Xの文字といい金の縁どりといい、これは要チェックですね!
カメノコハムシの存在は最近図鑑を見ていて気づいたのですが
今まで、ジンガサハムシの仲間と思って見ていたかもしれません。。。
No title
カメノコハムシの仲間も色々あるようですね。
セモンジンガサハムシはジンガサハムシより小さいのですが、これはこれでなかなかキレイな虫なので集中的に撮ってしまいました。
サクラの葉の裏についていることが多いみたいで、1匹みつかると同じ木で立て続けに見られる可能性が高いように思います。
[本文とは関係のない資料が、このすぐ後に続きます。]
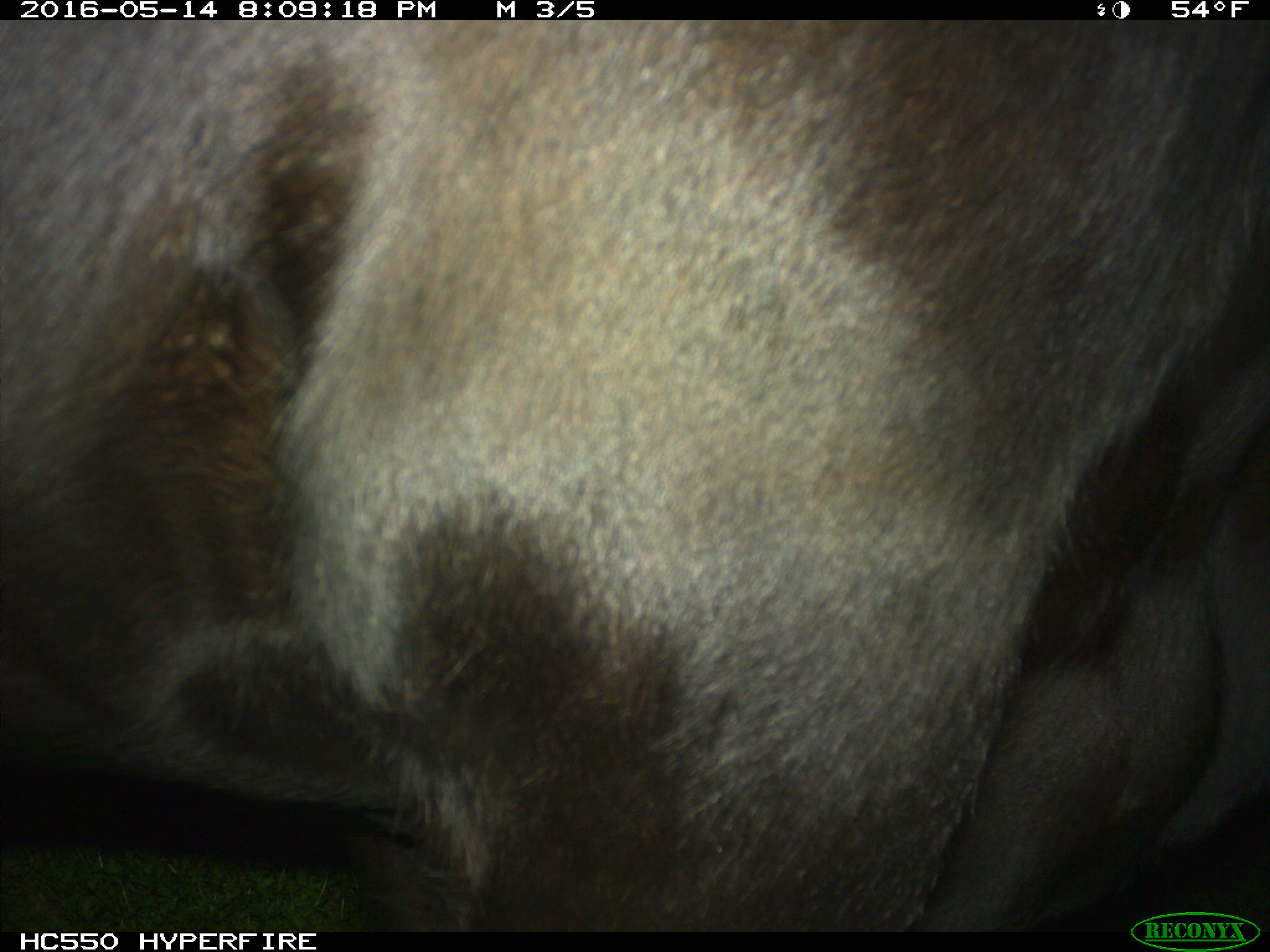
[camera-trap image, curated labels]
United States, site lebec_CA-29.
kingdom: Animalia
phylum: Chordata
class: Mammalia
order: Artiodactyla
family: Bovidae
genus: Bos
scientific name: Bos taurus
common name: domestic cow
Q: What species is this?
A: Bos taurus (domestic cow).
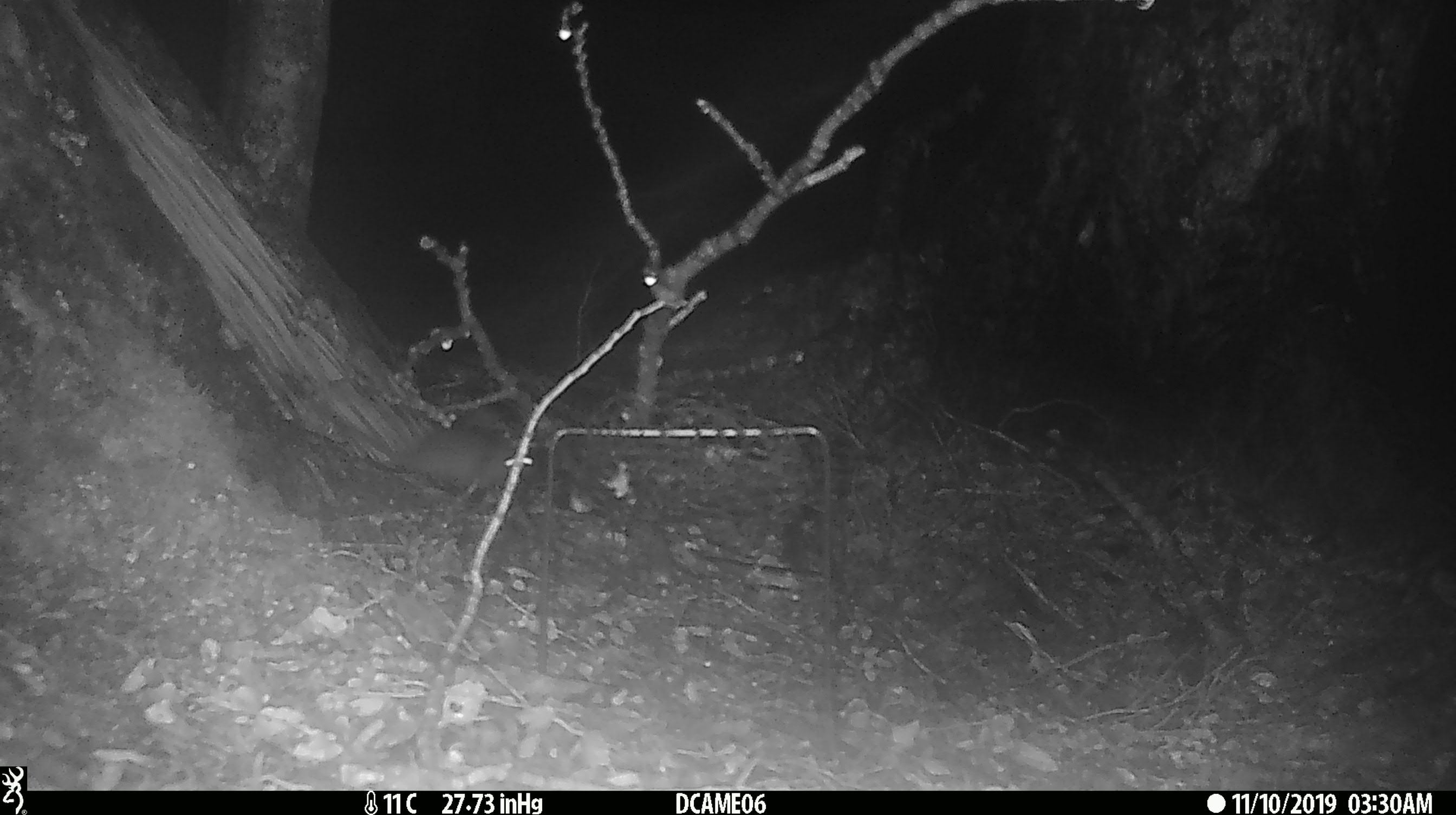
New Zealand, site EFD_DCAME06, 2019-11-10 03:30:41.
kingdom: Animalia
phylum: Chordata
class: Mammalia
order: Rodentia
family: Muridae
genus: Rattus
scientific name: Rattus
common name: rat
Rat (Rattus).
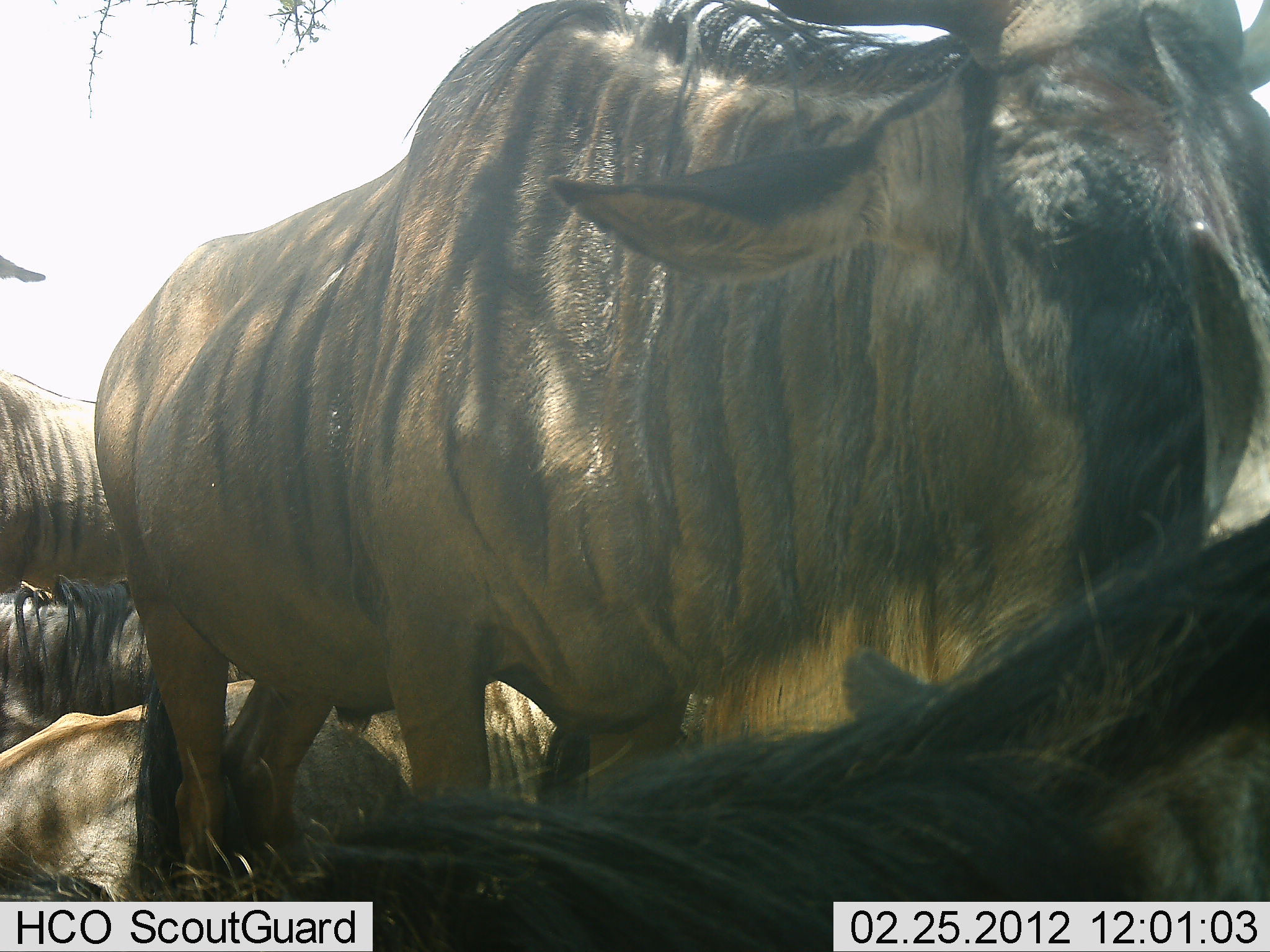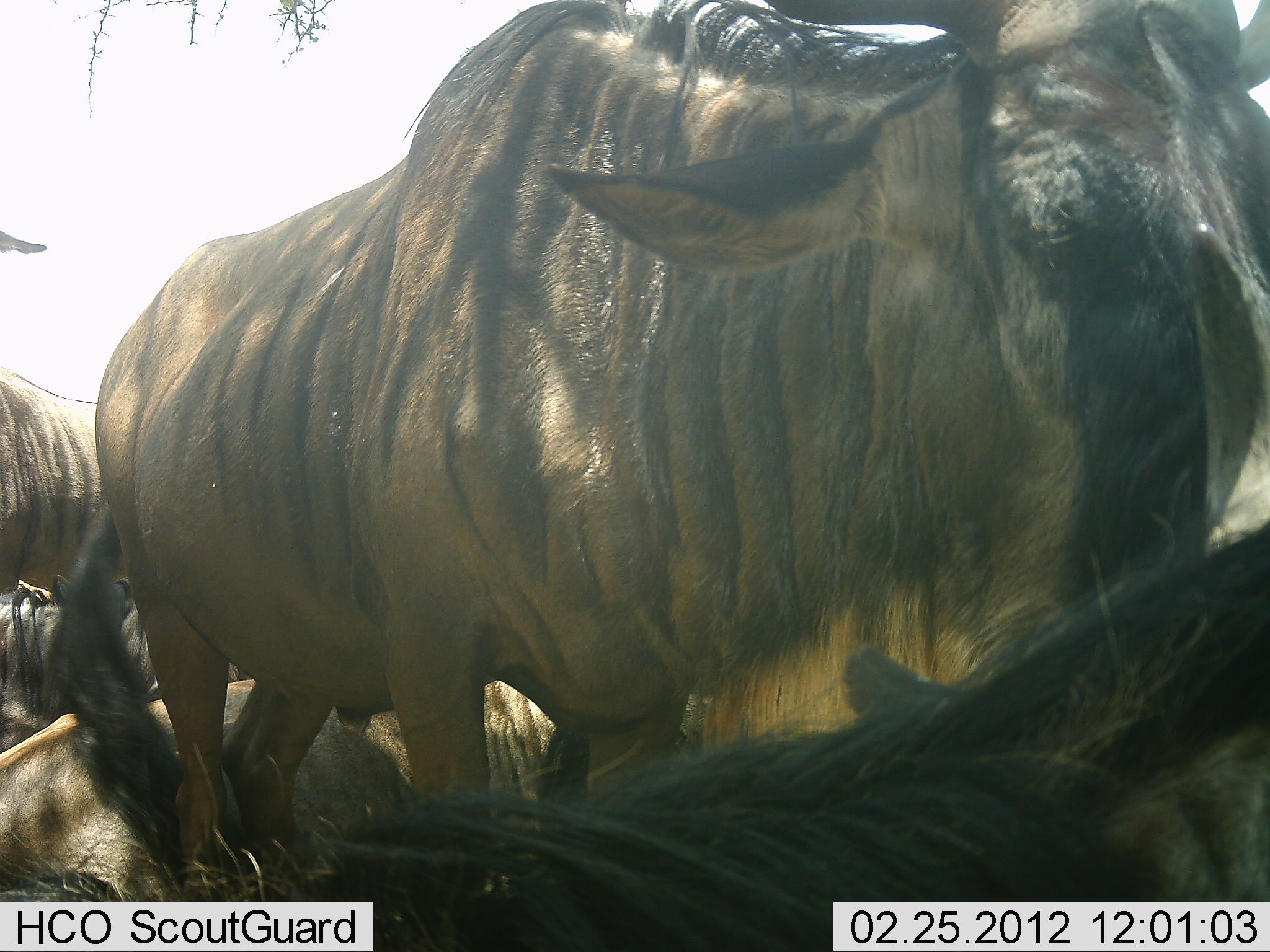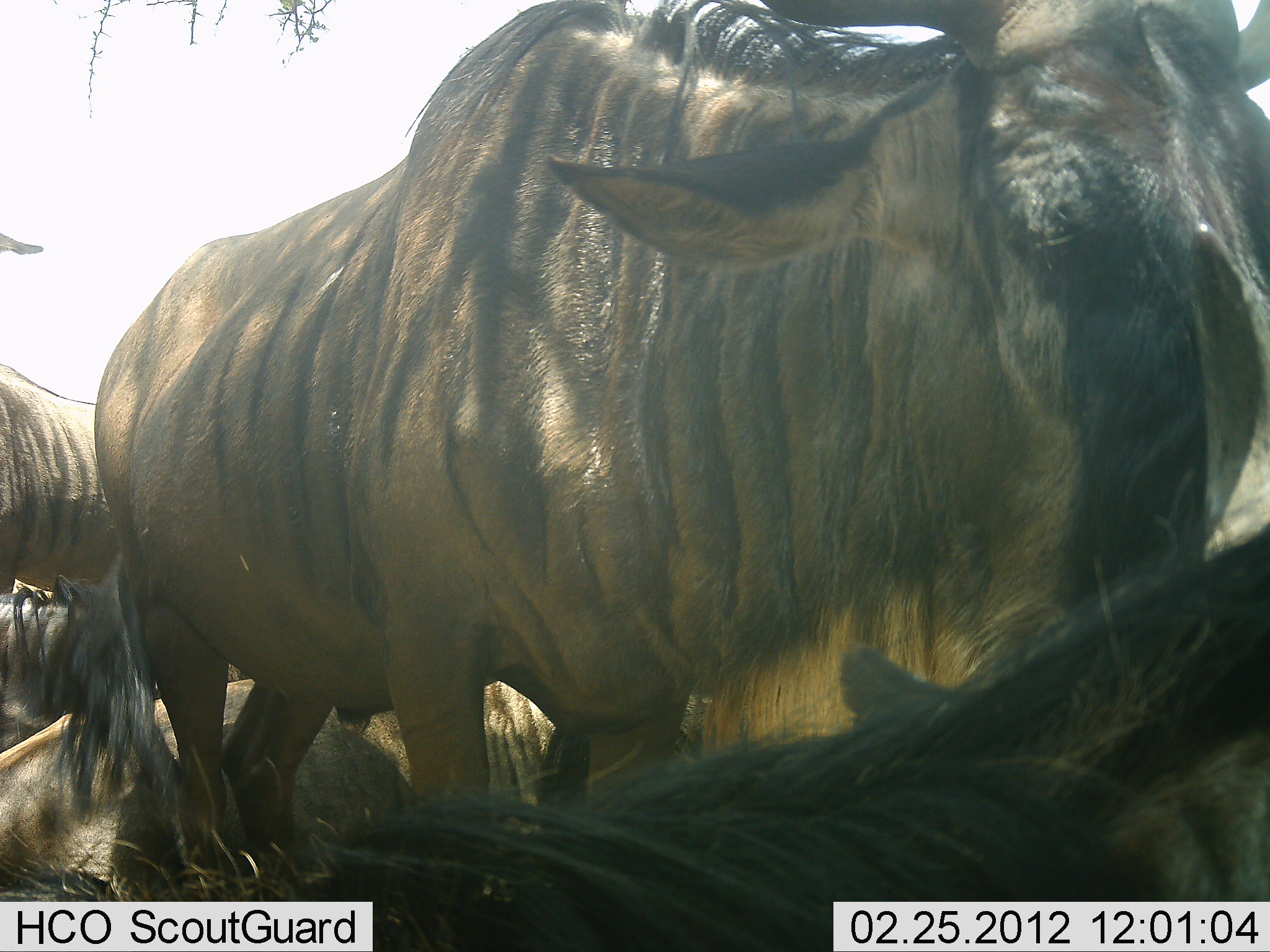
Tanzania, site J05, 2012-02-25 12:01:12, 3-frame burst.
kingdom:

サクラの木は多いですが、そのなかで発生している木は少ないかも……。
ちなみに今回見つけた蛹2つは葉の表側についていました。
No title
顔のショットがなかったので、追加すべく撮影してみたのだが……とりあえず、その後撮った画像を追加。
No title
オリンパスのコンデジSTYLUS TG-2、凄い解像度です。素晴らしい。ここまで写れば一眼マクロは要りませんね。ナイスです。
No title
とりあえずカメラまかせで撮っていますが、今のカメラはスゴいですね(最新機種は、もっとスゴイことになってるんでしょうが)。
(自然光で撮っているので)ズームアップしすぎると被写界深度が浅くなってしまいがちなので、寄り過ぎないように注意しながら撮るようにしています。
セモンジンガサハムシのように厚みのある虫は、どこにピントを合わせるか難しいですね。